H&E staining of CLL, the lymph node, and the cell line U-RT1 from the same patient. (A) The bone marrow biopsy shows small neoplastic lymphatic cells of the CLL. (B) Gastric diffuse large B-cell lymphoma and (C) diffuse large B-cell lymphoma in the lymph node of the same patient. (D) May-Grunwald-Giemsa (MGG) staining of cytospins of the U-RT1 cell line shows polymorphic B cells with scant cytoplasm and oval to round nuclei and scattered multinucleated cells. The black line indicates 50 µm. CLL, chronic lymphocytic leukemia.
We also performed immunohistochemistry to detect the expression of DLBCL and RS-related antigens in the patient's lymphoma tissues. Comparing the expression profiles of the CLL with the expression profiles seen in the lymphoma tissues, we found clear differences in the expression of CD5, CD10, CD23, BCL-2 and PAX-5. Immunocytochemistry staining of U-RT1 cells revealed expression of CD20, CD23, BCL-2, and PAX-5. The cells have in part lost CD5, are negative for CD10, CD38, BCL6, and Cyclin D1, and show a high proliferation rate of approximately 80% as determined by KI-67 antigen detection. The full immunohistochemistry panel is shown in Table 1. Using the Hans algorithm, U-RT1 and the corresponding lymphoma can be assigned as non-GCB DLBCL. The population doubling time is about 36 h.
Table 1.
Protein detection in patient tissue and U-RT1 cell block sections by immunohistochemistry and immunocytochemistry.

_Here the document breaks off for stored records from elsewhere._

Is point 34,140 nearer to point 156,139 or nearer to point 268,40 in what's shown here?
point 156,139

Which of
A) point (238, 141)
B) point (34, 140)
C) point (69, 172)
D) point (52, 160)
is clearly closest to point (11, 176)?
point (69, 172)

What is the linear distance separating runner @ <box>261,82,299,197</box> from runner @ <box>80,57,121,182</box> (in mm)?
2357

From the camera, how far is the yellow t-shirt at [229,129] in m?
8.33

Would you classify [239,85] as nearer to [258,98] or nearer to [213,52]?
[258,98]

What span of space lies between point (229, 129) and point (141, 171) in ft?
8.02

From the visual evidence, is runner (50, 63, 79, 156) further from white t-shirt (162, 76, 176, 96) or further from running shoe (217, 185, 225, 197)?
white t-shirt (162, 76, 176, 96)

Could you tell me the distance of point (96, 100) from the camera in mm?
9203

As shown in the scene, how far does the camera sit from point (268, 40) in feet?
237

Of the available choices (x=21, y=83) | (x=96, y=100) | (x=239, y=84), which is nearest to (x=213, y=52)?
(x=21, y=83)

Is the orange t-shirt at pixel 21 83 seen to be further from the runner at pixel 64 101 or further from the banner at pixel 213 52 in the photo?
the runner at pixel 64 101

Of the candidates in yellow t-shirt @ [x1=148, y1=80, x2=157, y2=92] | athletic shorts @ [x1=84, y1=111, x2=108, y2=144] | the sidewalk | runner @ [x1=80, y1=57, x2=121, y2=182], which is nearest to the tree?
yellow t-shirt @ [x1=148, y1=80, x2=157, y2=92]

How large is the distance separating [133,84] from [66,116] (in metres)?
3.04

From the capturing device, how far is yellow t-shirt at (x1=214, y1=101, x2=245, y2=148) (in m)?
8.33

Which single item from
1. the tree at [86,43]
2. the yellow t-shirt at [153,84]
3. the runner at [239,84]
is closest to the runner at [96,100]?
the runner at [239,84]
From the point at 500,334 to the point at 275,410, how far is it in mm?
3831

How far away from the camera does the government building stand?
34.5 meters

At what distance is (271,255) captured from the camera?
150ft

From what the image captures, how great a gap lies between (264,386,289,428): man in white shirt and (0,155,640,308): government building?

| Antigen | CLL Bone Marrow | Lymphoma Stomach | Lymphoma Lymph Node | U-RT1 |
|---|---|---|---|---|
| BCL-2 | +++ | +++ | +++ | +++ |
| BCL6 | + | − | − | − |
| CD5 | +++ | − | ++ | + |
| CD10 | − | − | + | − |
| CD20 | +++ | +++ | +++ | ++ |
| CD23 | +++ | + | − | +++ |
| CD30 | n.a. | − | − | −/+ |
| CD38 | ++ | +++ | +++ | − |
| CDK4 | n.a. | − | − | ++ |
| CDK6 | n.a. | − | − | − |
| MYC | + | ++ | + | + |
| Cyclin D1 | − | − | − | − |
| IgD | +++ | − | − | − |
| IgM | +++ | − | − | + |
| Ki-67 | ++ | +++ | +++ | +++ |
| MUM1 | n.a. | − | ++ | ++ |
| P16 | n.a. | − | − | − |
| P53 | n.a. | n.a. | n.a. | − |
| PAX-5 | +++ | +++ | +++ | +++ |
| PD-L1 | n.a. | - | + | + |
| Rb | n.a. | n.a. | n.a. | +++ |
| ZAP-70 | n.a. | − | +++ | − |
Immunohistochemistry panels for U-RT1, gastric lymphoma, lymphoma found in the lymph node, and the underlying chronic lymphatic leukemia all from the same patient. Standard CLL markers were used. The stains for P53 and Rb missing in the lymphomas are due to the amount of tumor tissue available. Results were evaluated as follows: no reaction (−), 30% cells positive (+), 30% to 70% cells positive (++), more than 70% cells positive (+++).
CLL = chronic lymphocytic leukemia.
Short tandem repeat analysis
To confirm the origin of the cell line, we compared the short tandem repeat signature of the cell line and patient lymph node tissue. In all of the 12 markers tested, the cell line's short tandem repeat profile fitted with the original lymph node tissue (Supplementary Table 3).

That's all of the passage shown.